[To-do list]
1: According to the article on asking horsemanship questions by email, what is the hardest part in any question?
2: Carry on the article on asking horsemanship questions by email, beginning directly after its last sentence.

[Given passage]
>> begin

How to Ask Horsemanship Questions Via Email
(that will have the best chance of yielding an excellent answer!)
on Friday, January 13, 2012 at 8:23pm
A prudent question is one half of wisdom. ~Francis BaconAnswering questions about a student’s horsemanship is more difficult than you may think (if I want to do it well, which I do!). How you phrase your question can make the difference between getting an excellent/appropriate answer, an answer that didn’t quite answer what you thought you asked, or not getting an answer at all!
To be able to ask a question clearly is two-thirds of the way to getting it answered. ~John Ruskin
I often get emails from students asking questions about their horsemanship, and I love to ‘remote problem solve’. It’s not so easy, though... Often I have never seen the student or horse they are asking about. All I have are words in an email to try to form a picture of the situation they are describing. Yet how I need to answer the question depends greatly on the context and the skill level of that particular horse/human. The hardest part in any question is to figure out what information this particular person actually needs at this moment in their journey.
I found that some e-mails had questions that were easy to discern while other e-mails made it difficult to even figure out what the question was. Sometimes the question got hidden among a bunch of other information and I missed it. I decided to look at those emails and figure out why some questions were ‘easier’ to answer even if the actual question involved a lot of thought, and why some questions were more ‘difficult’ to answer even if the question was basic.

>> end

[Dataset excerpts]
>> begin

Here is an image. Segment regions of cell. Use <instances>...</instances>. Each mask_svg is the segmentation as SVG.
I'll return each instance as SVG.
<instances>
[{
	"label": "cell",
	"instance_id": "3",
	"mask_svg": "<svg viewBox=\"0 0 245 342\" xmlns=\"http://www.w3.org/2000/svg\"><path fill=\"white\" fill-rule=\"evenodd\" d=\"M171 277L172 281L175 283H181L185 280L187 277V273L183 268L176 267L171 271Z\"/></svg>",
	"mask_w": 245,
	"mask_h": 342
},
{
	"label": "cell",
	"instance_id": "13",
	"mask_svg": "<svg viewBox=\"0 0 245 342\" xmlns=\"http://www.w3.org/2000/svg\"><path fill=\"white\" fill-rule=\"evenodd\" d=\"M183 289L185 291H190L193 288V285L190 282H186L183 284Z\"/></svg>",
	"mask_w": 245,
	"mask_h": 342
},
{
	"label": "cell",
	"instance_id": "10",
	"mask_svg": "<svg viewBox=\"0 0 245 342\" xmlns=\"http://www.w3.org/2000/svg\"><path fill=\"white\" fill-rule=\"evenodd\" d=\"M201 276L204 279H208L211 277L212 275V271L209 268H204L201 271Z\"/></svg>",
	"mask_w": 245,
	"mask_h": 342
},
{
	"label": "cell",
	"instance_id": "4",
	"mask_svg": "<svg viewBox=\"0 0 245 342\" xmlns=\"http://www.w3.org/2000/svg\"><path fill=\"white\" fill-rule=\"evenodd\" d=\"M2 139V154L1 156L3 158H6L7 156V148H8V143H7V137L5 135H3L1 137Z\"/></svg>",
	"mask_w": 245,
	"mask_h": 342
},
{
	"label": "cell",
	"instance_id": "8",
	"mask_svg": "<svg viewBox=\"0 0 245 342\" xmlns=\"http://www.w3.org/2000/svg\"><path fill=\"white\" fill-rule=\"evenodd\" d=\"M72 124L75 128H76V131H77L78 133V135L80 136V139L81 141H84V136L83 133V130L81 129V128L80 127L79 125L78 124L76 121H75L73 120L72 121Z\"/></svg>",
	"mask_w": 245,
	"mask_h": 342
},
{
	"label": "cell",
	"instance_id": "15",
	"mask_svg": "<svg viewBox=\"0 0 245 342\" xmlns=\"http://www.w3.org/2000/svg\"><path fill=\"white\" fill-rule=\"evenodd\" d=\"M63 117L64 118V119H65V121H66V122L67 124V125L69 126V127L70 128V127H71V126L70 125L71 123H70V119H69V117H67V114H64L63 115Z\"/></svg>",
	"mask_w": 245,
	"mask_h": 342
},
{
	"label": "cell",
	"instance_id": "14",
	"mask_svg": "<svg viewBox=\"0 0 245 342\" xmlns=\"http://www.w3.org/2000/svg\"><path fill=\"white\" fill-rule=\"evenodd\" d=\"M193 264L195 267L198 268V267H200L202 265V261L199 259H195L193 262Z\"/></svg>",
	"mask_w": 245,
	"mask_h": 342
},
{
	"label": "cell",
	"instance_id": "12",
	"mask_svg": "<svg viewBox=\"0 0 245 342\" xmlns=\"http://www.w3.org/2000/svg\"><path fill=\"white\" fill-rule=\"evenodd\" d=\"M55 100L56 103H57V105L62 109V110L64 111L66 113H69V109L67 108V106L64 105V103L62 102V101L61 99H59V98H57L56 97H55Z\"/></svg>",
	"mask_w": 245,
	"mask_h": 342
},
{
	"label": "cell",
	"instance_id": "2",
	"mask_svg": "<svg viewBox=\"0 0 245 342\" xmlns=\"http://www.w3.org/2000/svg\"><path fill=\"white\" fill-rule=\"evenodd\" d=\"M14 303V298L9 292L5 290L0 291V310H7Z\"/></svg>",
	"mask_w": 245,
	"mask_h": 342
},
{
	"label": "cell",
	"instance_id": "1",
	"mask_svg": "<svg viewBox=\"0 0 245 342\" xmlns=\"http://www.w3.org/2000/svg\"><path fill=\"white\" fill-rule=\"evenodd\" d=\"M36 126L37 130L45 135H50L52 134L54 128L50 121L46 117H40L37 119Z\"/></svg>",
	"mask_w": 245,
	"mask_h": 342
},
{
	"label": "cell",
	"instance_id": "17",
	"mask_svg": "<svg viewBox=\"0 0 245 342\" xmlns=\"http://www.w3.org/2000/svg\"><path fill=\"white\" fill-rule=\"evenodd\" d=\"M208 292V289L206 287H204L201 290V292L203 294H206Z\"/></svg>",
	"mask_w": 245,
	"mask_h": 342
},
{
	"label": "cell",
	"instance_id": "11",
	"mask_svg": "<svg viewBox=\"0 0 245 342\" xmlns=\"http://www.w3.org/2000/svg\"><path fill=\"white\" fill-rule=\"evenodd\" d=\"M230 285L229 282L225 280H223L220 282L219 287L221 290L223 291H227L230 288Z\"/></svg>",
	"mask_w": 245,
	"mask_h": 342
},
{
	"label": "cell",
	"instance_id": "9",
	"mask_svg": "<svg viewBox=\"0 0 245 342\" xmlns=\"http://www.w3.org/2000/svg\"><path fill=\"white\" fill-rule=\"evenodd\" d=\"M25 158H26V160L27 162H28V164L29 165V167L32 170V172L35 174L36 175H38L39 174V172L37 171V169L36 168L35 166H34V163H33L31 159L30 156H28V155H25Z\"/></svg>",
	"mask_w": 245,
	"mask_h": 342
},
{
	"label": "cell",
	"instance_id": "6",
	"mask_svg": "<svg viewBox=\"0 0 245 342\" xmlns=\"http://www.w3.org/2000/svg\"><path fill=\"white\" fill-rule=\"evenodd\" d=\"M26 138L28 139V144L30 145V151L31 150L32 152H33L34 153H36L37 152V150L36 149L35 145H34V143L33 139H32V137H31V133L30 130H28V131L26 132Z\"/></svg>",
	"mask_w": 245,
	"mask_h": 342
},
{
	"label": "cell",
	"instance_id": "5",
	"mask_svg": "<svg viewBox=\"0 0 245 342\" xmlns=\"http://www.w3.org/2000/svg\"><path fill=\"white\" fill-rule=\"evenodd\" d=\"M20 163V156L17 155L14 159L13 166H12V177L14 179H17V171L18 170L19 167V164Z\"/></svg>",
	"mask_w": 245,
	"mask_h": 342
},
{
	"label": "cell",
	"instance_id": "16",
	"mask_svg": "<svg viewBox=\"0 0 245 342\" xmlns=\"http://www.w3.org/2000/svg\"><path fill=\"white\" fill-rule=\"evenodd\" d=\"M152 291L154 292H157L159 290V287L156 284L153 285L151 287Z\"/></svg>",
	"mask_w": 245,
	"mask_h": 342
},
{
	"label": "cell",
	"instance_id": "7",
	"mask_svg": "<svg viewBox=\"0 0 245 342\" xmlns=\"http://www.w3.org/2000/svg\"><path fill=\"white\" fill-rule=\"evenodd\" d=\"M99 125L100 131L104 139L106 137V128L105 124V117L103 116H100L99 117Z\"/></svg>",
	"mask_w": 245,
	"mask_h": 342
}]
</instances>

>> end

[Expected responses]
1: Figuring out what information that particular person actually needs at this moment in their journey.

2:
I’ve developed a format that can help you organize your questions so they will elicit an answer with the best information for you.
How to organize your question:
First, realize that asking a question is different than telling a story. In a story, there is a set up, then a slow build to a final, often dramatic conclusion. You have to hang on to the end to get the whole picture. This is NOT what you want to do when asking a question!
Think more of how a newspaper works... There is a headline to grab the attention and bring focus to the subject, then the first paragraph says the most important things you need to get the picture... The rest of the article gives the extra details.
This is called ‘The Inverted Pyramid’... You put the most important information at the top and the details get 'less important' as you go on... But do include them, because they are still important!
If you send your questions organized this way, it will really help me (or any other teacher you may ask). If I know the question or problem right away, it will give meaning to the other details you may give... Otherwise I won't know which is pertinent information and which is not... At least without having to go back and read a confusing e-mail again...
This format I describe below assumes you are asking a question specific to you and your horse. If you are asking a general technique or philosophy question I would tempt you to make sure you have done your research first! In other words, if you ask a question such as: “What does collection mean?” or “How do you start a horse?” please understand that those are big questions! It is a general question so the answer, if answered fully, will need to cover a lot of territory.... There are entire books on those general subjects. And if I don’t answer it fully, (“collection = carrying weight on the hind end”, or: “start a horse from the beginning”)... Sometimes a little information is worse than none!
If the person you are asking has written a book, has DVDs or articles, search them first! Find out what you can find out on your own. Curiosity, or ‘investigative behavior’ is a great thing to practice! If you have done your research and you STILL have a question, then you will be able to ask a more precise question in regards to your particular situation that will have a better chance of resulting in a meaningful answer.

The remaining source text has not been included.